7 SQS Lambda ESM Scaling Behaviours
#Overview
Event Source Mapping (ESM) is a Lambda feature that automatically polls event sources like SQS and invokes your function with those messages.
I have been noticing some interesting ESM SQS Lambda scaling behavior for a while, so I figured I would finally write it down so I can point to it instead of just saying “from experience.”
I have run 100s of experiments, queued and processed millions of messages with Lambda over the past month. This post is a summary of all my observations, unexpected results and learnings about the ESM SQS Lambda scaling behaviour.
#What does (and doesn’t) AWS say about SQS Lambda scaling?

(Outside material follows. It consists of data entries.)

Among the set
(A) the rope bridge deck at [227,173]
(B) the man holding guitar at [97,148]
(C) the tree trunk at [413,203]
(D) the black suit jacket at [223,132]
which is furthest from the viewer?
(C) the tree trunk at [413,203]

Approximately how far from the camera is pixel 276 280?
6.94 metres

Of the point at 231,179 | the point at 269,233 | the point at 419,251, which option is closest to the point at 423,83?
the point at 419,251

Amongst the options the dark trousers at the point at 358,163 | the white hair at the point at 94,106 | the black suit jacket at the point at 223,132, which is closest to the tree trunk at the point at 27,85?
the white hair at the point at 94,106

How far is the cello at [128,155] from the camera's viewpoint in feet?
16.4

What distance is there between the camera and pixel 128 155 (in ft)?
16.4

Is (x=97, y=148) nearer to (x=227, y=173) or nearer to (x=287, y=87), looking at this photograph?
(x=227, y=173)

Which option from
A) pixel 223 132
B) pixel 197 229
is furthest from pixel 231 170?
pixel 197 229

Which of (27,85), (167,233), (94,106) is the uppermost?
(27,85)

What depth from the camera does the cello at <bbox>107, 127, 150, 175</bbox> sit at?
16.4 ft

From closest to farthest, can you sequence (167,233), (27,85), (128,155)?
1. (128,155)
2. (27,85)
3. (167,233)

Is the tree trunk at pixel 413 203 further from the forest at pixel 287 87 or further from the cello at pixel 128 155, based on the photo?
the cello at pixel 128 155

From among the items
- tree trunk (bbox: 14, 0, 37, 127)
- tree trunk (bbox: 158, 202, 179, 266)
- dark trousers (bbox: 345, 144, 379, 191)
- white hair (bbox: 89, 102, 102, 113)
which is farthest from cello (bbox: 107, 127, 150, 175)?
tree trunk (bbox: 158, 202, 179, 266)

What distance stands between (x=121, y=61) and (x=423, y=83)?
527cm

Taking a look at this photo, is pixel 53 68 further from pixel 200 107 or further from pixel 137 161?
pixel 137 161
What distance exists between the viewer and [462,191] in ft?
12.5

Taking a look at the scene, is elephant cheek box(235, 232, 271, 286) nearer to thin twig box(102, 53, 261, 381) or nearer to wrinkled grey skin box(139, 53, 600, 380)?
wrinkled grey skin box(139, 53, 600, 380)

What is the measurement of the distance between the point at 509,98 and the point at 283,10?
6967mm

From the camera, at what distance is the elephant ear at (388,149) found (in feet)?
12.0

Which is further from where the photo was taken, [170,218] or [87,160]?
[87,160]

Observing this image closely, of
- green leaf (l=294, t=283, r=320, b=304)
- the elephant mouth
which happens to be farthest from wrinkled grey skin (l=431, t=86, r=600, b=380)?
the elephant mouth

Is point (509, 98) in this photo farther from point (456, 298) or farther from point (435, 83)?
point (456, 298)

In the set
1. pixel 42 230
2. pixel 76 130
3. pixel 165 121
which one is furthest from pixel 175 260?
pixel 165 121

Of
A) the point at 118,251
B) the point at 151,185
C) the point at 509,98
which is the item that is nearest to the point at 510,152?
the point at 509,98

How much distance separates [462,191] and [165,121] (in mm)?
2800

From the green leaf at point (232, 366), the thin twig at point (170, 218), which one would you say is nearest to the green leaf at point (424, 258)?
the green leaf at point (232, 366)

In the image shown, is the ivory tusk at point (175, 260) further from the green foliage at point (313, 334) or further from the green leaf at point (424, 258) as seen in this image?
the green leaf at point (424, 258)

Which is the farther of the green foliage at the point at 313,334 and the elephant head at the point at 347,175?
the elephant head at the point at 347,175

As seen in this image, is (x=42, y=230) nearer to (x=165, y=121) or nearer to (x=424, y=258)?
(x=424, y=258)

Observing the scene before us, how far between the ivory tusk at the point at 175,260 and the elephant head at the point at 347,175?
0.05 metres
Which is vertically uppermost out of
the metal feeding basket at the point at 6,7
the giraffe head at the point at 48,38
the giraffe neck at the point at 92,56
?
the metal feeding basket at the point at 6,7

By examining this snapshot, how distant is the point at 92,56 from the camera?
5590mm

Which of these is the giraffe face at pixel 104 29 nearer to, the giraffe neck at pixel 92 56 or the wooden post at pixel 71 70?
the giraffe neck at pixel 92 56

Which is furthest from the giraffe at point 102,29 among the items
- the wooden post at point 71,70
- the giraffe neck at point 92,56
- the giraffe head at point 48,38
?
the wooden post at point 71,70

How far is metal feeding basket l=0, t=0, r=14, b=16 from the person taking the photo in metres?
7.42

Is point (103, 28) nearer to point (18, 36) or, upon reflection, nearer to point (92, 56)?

The AWS docs has a brief section on the Standard scaling behaviour for SQS Lambda (much more focus is now on Provisioned mode), which states:
For standard queues, Lambda uses long polling to poll a queue until it becomes active. When messages are available, Lambda starts processing five batches at a time with five concurrent invocations of your function. If messages are still available, Lambda increases the number of processes that are reading batches by up to 300 more concurrent invokes per minute. The maximum number of invokes that an event source mapping can process simultaneously is 1,250.
What we know:
- Start with 5 concurrent invocations (1 batch per invocation)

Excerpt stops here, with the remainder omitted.